The storm was truly a disaster; it also killed nearly 200 albatrosses in the Wellington area–birds that do not readily succumb to harsh sea conditions.

It’s the nature of history-focused museums to have some pretty emotionally difficult sections to them, and hopefully the physical space of the building is used to help ease the visitor back into the collections. In this case, the Wahine disaster is at the end furthest from the staircase, and so you do have the walk back to it to decompress a bit before ascending to the next floor.

The Ngā Heke floor houses a beautiful work of Māori art, Te Whanganui a Tara, and other works of contemporary Māori artists, and it also presents objects with imaginary histories “as a way to think about what history is and whose voice tells it.” Visitors can take tokens to choose which story they prefer for the objects.
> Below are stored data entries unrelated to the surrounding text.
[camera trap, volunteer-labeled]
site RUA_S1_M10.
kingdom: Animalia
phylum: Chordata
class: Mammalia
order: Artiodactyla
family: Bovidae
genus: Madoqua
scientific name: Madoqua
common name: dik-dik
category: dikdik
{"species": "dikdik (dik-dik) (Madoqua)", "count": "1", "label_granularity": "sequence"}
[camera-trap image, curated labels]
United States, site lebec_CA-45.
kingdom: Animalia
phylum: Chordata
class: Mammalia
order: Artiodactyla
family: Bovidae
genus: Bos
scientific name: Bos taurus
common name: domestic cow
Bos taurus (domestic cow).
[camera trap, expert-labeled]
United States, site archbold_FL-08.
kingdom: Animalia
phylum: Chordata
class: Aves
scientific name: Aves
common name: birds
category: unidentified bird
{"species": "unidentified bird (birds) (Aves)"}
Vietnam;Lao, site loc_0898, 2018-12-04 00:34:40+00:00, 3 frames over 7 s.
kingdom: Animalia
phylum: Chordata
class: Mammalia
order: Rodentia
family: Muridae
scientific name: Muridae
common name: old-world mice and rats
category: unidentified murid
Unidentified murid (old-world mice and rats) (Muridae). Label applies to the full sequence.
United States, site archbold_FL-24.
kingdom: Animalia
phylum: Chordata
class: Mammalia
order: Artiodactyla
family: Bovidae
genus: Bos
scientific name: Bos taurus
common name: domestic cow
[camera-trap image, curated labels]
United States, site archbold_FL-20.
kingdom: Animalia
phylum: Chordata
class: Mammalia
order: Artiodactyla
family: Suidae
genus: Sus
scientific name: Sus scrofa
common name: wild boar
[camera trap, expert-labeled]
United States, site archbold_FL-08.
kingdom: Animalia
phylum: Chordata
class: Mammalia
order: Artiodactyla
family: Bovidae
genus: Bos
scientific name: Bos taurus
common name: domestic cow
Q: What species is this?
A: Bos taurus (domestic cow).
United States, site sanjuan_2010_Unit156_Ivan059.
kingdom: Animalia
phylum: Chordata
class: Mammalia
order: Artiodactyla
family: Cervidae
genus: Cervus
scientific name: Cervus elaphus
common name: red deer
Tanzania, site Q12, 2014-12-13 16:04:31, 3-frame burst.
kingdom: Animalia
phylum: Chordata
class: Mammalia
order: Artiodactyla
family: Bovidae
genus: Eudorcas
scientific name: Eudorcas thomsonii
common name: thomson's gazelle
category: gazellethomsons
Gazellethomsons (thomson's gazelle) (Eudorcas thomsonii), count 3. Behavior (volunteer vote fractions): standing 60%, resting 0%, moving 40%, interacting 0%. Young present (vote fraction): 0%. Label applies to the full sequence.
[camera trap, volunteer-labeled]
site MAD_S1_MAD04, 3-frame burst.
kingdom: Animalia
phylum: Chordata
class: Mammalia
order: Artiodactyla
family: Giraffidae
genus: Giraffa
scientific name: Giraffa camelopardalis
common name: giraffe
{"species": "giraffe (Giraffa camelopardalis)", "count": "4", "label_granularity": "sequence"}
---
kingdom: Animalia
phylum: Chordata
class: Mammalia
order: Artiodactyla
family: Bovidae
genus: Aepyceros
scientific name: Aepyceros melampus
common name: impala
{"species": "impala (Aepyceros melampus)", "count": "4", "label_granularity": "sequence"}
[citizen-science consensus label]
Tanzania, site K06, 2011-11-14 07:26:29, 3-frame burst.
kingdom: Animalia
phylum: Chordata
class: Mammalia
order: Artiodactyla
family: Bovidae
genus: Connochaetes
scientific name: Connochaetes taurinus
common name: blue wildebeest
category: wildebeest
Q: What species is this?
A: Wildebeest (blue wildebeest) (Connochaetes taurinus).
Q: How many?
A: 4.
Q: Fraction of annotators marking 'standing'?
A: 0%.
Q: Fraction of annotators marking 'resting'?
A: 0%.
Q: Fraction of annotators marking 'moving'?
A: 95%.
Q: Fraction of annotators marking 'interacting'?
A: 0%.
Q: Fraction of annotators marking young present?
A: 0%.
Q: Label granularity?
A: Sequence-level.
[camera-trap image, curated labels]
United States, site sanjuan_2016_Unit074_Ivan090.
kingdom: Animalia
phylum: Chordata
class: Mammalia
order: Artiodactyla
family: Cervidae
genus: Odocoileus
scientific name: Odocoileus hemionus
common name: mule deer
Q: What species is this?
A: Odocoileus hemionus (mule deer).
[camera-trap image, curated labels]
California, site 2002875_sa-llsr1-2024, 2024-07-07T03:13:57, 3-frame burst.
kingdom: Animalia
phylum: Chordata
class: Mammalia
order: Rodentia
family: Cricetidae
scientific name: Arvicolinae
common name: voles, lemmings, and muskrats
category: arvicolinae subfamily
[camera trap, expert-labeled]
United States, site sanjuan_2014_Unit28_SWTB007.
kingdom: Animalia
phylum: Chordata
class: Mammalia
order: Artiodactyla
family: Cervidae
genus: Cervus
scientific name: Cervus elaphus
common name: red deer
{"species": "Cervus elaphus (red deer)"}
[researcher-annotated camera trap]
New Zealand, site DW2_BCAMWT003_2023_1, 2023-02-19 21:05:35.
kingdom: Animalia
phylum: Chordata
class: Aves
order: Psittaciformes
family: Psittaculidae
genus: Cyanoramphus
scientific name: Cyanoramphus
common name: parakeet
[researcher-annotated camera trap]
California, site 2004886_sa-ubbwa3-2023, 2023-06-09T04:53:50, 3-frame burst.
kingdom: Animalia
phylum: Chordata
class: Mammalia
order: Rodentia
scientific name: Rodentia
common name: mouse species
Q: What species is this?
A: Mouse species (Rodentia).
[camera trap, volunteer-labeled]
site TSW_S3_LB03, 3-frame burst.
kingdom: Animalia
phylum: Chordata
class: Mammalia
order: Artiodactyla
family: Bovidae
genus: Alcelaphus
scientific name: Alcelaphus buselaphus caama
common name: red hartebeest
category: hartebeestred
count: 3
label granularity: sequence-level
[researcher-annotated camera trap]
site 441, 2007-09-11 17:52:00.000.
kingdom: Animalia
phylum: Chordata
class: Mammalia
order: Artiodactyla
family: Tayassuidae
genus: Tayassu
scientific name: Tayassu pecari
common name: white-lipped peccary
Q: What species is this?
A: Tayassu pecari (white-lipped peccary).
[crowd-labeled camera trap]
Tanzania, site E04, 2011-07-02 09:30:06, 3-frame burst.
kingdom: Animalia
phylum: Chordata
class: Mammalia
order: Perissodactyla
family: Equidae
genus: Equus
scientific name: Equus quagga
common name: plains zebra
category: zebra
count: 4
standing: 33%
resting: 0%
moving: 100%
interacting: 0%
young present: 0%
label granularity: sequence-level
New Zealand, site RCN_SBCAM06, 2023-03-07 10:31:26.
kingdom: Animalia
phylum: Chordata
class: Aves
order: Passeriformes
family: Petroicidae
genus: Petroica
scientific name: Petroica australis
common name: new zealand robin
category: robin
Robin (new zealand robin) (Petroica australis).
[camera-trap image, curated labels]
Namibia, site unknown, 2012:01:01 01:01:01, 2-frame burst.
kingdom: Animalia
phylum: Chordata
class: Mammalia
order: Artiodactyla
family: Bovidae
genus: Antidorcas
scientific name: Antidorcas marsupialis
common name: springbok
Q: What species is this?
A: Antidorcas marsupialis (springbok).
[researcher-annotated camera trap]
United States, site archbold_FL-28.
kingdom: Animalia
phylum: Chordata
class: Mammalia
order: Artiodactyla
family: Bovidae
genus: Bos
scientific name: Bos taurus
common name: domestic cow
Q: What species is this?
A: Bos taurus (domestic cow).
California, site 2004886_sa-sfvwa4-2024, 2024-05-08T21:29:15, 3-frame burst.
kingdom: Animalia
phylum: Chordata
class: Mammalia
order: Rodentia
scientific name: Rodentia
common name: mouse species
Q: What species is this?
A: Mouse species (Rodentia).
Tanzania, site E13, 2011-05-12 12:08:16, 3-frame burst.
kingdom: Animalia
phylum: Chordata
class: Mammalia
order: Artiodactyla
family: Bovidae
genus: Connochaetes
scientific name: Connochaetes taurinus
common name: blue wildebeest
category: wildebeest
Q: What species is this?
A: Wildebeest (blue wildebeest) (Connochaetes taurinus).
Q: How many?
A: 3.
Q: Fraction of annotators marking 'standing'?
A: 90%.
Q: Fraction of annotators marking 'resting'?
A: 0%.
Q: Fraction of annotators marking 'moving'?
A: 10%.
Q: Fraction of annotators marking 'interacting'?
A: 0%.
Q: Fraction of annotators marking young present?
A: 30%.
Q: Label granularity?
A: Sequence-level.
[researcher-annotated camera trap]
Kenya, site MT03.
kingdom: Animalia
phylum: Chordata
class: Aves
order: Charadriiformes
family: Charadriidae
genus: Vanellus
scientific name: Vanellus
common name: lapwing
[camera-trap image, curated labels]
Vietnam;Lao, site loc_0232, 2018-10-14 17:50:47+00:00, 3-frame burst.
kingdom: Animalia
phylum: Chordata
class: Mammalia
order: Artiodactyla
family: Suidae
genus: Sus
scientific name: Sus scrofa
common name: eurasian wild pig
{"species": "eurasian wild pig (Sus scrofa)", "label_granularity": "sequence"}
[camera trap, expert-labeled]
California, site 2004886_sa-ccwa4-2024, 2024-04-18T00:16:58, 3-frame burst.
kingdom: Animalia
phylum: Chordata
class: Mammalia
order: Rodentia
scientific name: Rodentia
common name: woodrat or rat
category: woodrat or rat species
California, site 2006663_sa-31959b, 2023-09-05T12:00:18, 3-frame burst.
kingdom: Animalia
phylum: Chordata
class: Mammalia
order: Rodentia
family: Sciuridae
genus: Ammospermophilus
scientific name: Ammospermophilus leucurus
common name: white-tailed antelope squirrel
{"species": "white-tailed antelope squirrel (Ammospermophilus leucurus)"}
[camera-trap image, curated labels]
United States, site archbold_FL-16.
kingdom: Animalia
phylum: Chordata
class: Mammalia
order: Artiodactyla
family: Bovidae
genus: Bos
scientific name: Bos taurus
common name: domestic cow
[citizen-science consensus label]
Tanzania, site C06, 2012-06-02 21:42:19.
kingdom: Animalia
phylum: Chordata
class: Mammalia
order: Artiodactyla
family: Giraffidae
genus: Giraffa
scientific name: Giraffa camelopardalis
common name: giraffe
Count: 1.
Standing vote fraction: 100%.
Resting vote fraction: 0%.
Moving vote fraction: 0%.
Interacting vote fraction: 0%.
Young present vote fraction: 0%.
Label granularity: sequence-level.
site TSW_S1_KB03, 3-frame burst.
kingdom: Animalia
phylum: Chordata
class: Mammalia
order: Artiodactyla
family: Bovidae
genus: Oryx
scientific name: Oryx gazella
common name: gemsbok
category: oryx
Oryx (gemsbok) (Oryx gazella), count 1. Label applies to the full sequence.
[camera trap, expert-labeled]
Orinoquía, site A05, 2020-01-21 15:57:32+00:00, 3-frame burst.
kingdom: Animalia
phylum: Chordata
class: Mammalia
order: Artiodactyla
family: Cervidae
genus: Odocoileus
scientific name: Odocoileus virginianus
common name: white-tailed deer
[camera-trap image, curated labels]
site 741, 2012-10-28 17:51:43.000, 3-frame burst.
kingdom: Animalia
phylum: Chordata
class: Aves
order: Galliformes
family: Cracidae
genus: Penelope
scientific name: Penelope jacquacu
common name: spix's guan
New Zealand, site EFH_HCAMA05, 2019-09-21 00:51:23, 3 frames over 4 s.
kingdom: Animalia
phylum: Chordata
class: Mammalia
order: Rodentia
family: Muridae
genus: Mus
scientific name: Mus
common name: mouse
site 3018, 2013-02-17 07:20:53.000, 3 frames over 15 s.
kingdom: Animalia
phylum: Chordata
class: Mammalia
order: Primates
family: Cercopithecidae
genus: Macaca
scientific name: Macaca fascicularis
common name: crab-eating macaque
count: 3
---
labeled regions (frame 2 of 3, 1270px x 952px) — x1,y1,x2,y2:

Don’t mind the cat there; he had his own exhibit and appeared throughout the museum. More on him later.
Choose your own history with the tokens.

There was a Māori stories exhibit on this floor that was closed for a booked group when I was there, so I look forward to returning to see that.

Instead of making this just crazy long, I am going to Tiny Tour the Attic, which definitely has its own vibe, as well as the temporary exhibit on Mittens, noted Wellington cat. In the meantime, you can find the Wellington Museum on the city’s waterfront, being generally awesome from 10am to 5pm, seven days a week. Entry is free, so hit that amazing gift shop on the way out.